Sometimes, I wonder if I’m two people. How can I feel so alive in a field of green with no one else around when I feel just as alive walking down the street of a busy little town?
The green grabs me and pulls me in to whisper, “And God said that it was good.” I see His hand in the great green and blue of creation.
But as I walk down the street in the middle of humanity, I hear the same words, “And God said that it was good.”

Here in town, surrounded by manmade structures and, well, manmade everything, I long for the moments I can slip away and just be by myself with nature. Or even without nature. Sometimes, what I’m really longing for is anonymity where I can step out of my house without someone reporting it to someone else somewhere along the line.
I’m a country girl at heart, but I know that should I ever move again to the country, even under that vast starry sky, I would miss the connection and relationship of the daily ins and outs with humans.

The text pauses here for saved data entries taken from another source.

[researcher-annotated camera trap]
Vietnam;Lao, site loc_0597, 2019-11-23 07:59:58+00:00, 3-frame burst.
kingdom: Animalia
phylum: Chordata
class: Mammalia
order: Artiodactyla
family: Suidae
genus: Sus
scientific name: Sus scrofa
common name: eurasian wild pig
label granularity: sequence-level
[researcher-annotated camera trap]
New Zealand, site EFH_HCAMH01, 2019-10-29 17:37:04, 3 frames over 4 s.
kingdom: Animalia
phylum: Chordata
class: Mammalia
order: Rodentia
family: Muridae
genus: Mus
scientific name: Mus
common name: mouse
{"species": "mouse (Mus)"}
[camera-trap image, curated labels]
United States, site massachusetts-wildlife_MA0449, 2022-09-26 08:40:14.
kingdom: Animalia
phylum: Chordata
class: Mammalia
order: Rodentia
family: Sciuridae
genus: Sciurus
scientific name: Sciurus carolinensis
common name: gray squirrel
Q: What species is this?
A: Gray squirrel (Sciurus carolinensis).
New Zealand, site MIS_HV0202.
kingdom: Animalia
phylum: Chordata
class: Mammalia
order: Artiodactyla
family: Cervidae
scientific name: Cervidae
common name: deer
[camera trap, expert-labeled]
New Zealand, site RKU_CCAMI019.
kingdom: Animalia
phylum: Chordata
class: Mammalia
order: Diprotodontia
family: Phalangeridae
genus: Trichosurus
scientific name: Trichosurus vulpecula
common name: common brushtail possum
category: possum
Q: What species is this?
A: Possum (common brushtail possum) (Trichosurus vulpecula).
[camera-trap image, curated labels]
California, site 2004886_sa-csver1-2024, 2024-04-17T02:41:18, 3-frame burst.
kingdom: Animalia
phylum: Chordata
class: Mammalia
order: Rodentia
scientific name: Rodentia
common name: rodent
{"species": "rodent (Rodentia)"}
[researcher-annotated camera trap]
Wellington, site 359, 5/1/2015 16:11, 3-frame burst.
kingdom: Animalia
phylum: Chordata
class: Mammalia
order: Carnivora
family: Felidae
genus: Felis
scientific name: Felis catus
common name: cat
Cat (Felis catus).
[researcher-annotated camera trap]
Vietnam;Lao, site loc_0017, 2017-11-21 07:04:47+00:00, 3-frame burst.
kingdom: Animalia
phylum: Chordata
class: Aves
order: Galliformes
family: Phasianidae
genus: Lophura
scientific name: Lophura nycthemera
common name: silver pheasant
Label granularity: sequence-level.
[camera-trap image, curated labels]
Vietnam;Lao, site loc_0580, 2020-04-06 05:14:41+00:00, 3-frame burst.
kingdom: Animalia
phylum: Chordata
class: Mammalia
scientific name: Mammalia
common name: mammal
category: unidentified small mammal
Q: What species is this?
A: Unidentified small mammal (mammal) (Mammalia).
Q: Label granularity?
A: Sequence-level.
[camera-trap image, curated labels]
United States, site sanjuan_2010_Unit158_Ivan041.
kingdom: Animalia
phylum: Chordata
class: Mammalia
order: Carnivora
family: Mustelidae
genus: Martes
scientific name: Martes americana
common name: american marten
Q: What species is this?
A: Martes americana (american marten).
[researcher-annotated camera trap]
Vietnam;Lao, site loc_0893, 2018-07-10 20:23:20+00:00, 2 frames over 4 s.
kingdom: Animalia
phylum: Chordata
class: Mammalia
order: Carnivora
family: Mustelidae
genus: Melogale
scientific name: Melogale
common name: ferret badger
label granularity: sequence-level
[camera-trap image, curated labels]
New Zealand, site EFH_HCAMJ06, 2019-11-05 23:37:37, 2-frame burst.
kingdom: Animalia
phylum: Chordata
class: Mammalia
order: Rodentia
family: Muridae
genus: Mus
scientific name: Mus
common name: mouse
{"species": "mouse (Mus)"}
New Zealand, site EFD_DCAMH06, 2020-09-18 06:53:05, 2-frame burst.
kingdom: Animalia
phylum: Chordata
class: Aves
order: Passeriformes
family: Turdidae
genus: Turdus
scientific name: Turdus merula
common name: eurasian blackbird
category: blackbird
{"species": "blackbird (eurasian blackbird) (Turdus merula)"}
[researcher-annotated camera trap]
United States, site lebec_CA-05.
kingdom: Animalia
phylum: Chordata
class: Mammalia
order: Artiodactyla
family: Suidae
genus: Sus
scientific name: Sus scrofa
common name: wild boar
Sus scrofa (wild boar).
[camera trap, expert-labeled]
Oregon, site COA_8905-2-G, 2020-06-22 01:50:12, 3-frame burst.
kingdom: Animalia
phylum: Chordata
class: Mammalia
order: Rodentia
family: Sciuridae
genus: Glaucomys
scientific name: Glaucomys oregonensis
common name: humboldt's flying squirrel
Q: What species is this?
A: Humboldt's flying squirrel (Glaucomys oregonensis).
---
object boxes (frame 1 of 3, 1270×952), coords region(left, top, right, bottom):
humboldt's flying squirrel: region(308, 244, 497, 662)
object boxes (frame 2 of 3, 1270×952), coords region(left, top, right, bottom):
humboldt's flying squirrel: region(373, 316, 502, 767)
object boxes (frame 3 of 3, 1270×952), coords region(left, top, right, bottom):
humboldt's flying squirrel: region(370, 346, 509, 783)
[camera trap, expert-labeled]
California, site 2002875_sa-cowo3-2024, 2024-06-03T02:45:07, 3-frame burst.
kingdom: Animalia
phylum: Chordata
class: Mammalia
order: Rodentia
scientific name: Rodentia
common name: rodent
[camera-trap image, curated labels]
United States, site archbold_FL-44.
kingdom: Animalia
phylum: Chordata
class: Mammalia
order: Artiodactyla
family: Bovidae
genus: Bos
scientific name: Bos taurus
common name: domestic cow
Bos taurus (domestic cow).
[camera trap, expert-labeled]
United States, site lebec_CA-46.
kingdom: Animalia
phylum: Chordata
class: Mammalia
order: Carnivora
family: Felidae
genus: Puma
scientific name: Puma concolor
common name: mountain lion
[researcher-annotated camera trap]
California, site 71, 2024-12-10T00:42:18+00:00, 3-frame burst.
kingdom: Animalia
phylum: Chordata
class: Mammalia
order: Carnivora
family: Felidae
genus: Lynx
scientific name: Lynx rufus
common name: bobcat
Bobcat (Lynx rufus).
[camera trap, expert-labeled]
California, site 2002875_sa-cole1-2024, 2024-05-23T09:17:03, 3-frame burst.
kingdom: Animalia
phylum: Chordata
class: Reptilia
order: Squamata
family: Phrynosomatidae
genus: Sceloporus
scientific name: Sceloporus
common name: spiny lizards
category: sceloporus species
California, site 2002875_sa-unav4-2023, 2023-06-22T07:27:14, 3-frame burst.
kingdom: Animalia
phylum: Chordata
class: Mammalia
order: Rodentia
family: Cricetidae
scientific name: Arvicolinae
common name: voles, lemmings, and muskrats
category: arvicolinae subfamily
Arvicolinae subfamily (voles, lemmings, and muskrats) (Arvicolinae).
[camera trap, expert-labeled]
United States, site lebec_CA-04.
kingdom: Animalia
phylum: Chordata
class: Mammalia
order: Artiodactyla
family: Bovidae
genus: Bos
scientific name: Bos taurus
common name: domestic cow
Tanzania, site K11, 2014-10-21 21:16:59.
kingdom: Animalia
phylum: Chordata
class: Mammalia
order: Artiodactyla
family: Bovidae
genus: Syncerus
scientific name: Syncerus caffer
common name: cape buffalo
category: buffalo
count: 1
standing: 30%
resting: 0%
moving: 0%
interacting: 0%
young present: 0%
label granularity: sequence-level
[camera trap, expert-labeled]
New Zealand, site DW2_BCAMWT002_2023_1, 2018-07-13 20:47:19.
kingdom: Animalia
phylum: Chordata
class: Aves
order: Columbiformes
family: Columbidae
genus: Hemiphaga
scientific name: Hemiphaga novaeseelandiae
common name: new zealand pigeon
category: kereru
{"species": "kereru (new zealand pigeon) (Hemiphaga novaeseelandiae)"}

I would miss the Spanish pop blaring from someone’s front window that puts a spring in my step. I would miss the evening chamomile with a friend who has invited me into her inner circle. I would miss the cars that stop as I approach the crosswalk. And the store owners who ask how I’m doing because we’ve been around each other long enough to care. I would even miss that dog yapping at me just because I walked past. Or the neighbors drilling into their wall when I want to be sleeping. And that little boy greeting me as if he knew me and then turning to his friend and saying, “She’s the one who visits Khadija.”
It’s the living and breathing together that makes me aware of God’s Presence. But it’s also the furious ocean waves and the placid Midwestern cornfields that make me aware of Him.
I can’t explain it. Except maybe to say that God’s Presence transcends our preferences and breathes life wherever we are.